Les acteurs se sont donc détournés des marchés vers un besoin de relation intermédiée.
CONCLUSION
L’évolution des marchés financiers et bancaires sur le dernier quart de siècle a porté la
désintermédiation financière et bancaire sur le devant de la scène. Les coûts de l’intermédiation
bancaire, son rôle de filtre pas toujours adapté aux besoins nouveaux des économies, aux
changements technologiques et à l’évolution des mentalités, ont été à l’origine des décisions
réduisant ou cantonnant l’intermédiation financière et bancaire.
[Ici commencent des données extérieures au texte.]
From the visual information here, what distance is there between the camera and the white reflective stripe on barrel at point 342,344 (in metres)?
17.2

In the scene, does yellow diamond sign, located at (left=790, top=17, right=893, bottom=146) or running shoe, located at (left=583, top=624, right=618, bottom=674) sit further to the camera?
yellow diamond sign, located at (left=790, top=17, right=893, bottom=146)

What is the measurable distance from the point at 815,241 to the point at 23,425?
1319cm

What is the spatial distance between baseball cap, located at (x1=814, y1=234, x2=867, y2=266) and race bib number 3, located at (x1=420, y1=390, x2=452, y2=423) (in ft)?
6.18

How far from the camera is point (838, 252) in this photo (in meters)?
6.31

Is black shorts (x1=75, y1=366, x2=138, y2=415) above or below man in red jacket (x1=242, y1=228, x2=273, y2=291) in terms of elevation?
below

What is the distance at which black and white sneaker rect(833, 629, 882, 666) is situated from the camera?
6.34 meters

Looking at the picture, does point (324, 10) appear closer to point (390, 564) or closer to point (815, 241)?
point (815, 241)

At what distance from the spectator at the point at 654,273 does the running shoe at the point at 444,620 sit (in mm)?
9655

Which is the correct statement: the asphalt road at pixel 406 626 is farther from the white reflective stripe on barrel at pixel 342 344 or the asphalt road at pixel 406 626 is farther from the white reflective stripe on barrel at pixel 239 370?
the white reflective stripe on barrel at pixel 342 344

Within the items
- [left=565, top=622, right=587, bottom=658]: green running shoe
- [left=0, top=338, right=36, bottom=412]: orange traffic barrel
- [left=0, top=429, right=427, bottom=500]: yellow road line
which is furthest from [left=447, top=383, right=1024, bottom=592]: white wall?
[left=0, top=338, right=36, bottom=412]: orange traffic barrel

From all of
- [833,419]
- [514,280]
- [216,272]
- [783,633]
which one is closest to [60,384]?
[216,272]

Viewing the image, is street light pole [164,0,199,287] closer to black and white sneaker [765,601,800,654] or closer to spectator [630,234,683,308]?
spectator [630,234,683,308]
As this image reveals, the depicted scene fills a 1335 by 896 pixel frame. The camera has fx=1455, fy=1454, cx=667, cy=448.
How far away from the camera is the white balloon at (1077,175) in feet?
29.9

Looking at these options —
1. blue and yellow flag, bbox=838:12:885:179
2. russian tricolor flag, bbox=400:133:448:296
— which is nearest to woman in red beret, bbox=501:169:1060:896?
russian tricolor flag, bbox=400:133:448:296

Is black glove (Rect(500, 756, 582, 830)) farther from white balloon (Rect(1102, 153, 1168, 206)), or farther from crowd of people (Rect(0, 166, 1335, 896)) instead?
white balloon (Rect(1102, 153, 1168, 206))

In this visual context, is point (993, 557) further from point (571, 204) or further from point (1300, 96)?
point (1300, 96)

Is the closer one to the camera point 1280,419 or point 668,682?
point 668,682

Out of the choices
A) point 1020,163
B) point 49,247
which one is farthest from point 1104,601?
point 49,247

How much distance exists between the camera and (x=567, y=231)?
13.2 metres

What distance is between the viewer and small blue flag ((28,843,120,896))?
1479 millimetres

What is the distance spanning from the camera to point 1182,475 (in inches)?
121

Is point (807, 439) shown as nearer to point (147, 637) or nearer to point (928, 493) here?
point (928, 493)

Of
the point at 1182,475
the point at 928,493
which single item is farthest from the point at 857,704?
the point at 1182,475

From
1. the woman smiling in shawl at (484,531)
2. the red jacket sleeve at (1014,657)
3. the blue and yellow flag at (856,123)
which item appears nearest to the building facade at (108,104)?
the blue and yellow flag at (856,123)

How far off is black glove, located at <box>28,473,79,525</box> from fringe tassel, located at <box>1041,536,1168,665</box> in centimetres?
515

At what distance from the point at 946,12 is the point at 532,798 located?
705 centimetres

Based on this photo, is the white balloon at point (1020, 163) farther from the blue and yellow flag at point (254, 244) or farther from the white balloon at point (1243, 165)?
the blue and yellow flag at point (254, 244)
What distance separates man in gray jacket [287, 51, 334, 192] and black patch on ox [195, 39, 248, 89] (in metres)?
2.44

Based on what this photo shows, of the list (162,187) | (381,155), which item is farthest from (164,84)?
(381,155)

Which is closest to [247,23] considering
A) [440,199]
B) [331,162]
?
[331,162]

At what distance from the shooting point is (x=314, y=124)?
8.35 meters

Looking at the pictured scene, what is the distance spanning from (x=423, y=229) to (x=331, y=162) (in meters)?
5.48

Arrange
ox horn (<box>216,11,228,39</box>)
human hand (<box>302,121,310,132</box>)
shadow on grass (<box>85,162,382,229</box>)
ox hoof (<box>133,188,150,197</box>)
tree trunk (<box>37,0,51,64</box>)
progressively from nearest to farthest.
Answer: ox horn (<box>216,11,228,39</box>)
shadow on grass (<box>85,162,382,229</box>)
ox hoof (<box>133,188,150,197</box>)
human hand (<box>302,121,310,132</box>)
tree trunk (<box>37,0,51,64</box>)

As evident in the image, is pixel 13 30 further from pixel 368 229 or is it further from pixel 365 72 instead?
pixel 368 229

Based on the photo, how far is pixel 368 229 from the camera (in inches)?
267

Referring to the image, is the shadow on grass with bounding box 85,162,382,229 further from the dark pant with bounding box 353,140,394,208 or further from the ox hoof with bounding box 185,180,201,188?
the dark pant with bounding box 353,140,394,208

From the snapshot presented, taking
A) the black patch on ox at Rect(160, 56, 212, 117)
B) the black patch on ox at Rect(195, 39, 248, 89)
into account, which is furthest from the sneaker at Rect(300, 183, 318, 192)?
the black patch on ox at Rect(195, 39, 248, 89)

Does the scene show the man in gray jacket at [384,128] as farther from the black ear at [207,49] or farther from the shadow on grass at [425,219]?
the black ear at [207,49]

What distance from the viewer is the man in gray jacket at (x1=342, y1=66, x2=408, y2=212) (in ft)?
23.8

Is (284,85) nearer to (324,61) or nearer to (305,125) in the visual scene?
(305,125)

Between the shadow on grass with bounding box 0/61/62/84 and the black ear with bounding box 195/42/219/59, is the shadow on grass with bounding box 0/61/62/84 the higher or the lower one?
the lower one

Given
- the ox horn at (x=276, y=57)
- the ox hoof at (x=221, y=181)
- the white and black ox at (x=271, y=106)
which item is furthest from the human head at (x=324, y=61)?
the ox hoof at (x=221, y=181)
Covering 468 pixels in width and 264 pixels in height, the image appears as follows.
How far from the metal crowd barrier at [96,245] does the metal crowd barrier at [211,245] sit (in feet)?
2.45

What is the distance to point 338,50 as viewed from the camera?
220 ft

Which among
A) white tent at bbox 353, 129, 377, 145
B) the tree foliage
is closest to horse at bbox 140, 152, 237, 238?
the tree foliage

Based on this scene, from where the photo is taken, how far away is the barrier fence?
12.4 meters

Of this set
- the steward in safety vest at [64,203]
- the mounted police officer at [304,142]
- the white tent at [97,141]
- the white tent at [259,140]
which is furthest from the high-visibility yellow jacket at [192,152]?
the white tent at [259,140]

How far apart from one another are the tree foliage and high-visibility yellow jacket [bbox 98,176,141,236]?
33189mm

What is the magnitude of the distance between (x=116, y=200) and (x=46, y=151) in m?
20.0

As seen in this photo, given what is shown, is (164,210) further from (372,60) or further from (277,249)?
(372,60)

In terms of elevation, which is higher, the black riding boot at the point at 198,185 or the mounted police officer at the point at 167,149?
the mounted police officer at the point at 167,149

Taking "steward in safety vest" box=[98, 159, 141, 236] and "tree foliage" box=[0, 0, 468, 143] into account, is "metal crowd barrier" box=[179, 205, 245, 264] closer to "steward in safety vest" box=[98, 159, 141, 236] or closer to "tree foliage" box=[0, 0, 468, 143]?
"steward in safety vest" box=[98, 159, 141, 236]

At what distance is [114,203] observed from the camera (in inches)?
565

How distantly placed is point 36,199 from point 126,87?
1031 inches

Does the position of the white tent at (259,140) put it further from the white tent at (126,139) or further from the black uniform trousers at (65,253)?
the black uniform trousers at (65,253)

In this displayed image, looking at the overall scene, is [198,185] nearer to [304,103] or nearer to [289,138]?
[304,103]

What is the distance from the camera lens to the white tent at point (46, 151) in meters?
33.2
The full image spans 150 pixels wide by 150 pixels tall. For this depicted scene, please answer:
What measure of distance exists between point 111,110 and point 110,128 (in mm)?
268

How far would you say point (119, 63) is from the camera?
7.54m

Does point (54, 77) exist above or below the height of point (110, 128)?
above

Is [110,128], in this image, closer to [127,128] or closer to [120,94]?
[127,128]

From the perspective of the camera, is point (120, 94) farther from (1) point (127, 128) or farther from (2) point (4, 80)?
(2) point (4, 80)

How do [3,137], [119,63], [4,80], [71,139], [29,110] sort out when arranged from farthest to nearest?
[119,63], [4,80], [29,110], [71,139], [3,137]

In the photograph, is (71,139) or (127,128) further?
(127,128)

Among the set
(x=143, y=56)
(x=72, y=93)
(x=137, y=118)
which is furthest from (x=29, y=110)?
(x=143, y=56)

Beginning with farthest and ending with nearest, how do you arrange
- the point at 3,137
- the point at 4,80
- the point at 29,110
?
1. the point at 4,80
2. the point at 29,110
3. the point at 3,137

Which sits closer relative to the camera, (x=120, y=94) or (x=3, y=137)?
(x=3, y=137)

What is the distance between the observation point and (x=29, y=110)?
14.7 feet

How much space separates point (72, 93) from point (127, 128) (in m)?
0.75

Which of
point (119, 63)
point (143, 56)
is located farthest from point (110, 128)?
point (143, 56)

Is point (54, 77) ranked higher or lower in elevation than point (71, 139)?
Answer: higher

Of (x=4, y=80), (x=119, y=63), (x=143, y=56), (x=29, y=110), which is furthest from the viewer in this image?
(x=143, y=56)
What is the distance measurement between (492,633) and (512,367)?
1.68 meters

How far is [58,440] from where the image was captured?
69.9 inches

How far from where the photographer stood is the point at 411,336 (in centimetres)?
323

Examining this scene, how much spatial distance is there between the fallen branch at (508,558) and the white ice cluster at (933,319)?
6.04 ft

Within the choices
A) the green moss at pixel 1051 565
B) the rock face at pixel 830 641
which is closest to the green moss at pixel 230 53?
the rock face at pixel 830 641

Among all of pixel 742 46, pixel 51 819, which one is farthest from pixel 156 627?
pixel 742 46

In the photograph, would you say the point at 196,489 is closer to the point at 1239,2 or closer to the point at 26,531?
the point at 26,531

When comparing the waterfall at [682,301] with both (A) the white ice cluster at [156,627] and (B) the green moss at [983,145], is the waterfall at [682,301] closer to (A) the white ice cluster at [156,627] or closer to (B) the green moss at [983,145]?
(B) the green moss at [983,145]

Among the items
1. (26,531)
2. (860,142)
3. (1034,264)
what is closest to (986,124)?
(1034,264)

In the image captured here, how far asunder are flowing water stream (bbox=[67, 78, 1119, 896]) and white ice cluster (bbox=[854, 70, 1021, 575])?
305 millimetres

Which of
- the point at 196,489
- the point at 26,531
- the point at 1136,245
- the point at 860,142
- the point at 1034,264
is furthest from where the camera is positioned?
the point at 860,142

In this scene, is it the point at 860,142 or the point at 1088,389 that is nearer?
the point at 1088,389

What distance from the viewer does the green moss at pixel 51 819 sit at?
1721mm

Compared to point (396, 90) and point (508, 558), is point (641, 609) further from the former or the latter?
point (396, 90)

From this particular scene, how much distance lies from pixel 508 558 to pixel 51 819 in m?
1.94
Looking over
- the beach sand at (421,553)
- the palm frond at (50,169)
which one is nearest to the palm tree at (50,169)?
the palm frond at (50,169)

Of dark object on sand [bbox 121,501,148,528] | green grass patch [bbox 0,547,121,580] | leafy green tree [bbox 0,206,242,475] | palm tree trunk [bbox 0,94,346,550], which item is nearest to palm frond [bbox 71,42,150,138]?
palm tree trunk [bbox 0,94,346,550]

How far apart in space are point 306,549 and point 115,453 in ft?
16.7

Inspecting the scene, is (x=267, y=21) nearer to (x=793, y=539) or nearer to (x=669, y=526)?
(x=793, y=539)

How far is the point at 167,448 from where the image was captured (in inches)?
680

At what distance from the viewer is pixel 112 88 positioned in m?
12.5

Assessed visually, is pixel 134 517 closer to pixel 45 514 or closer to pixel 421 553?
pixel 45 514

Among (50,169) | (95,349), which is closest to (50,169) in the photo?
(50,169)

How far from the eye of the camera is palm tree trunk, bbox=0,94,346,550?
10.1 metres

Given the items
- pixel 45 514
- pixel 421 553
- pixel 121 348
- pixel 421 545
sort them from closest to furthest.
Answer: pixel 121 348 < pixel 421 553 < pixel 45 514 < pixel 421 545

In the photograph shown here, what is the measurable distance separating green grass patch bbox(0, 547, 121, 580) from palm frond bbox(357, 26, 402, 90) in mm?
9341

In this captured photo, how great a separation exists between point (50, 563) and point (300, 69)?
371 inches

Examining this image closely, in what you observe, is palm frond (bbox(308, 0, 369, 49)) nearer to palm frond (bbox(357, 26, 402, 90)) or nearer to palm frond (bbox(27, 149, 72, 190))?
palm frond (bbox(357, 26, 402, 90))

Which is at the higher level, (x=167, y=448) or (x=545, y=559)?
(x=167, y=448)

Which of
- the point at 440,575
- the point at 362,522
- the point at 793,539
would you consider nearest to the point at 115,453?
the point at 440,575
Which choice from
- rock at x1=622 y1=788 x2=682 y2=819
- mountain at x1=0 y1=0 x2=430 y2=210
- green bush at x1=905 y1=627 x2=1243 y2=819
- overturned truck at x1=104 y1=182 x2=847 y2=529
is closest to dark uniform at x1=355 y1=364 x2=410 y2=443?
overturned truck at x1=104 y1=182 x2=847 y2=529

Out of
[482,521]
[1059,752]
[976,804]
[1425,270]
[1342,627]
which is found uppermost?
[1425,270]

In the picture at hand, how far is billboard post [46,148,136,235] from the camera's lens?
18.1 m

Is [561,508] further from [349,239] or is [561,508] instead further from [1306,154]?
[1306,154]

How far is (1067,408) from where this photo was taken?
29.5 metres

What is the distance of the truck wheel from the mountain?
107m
Sous les vocables de dérégulation,
désencadrement, liberté d’installation, désintermédiation etc. des pays, comme la France,
traditionnellement méfiants à l’égard du fonctionnement et de l’efficacité des marchés, ont « libéré »
les conditions dans lesquelles l’offre et la demande de monnaie se réalisaient.
Ce faisant, les pouvoirs publics perdaient une maîtrise sur ces mêmes conditions, compensée, le
jugeait-on, par les normes posées dans le cadre des ratios « Cooke » et « Mac Donough »,
compensées aussi par la mise en place de règles relatives à la sollicitation de l’épargne publique et à
la conception des produits financiers mis sur le marché.
La crise de 2008 est venue tempérer les enthousiasmes en matière de désintermédiation permettant
aux défenseurs d’une intermédiation modérée de revenir en force.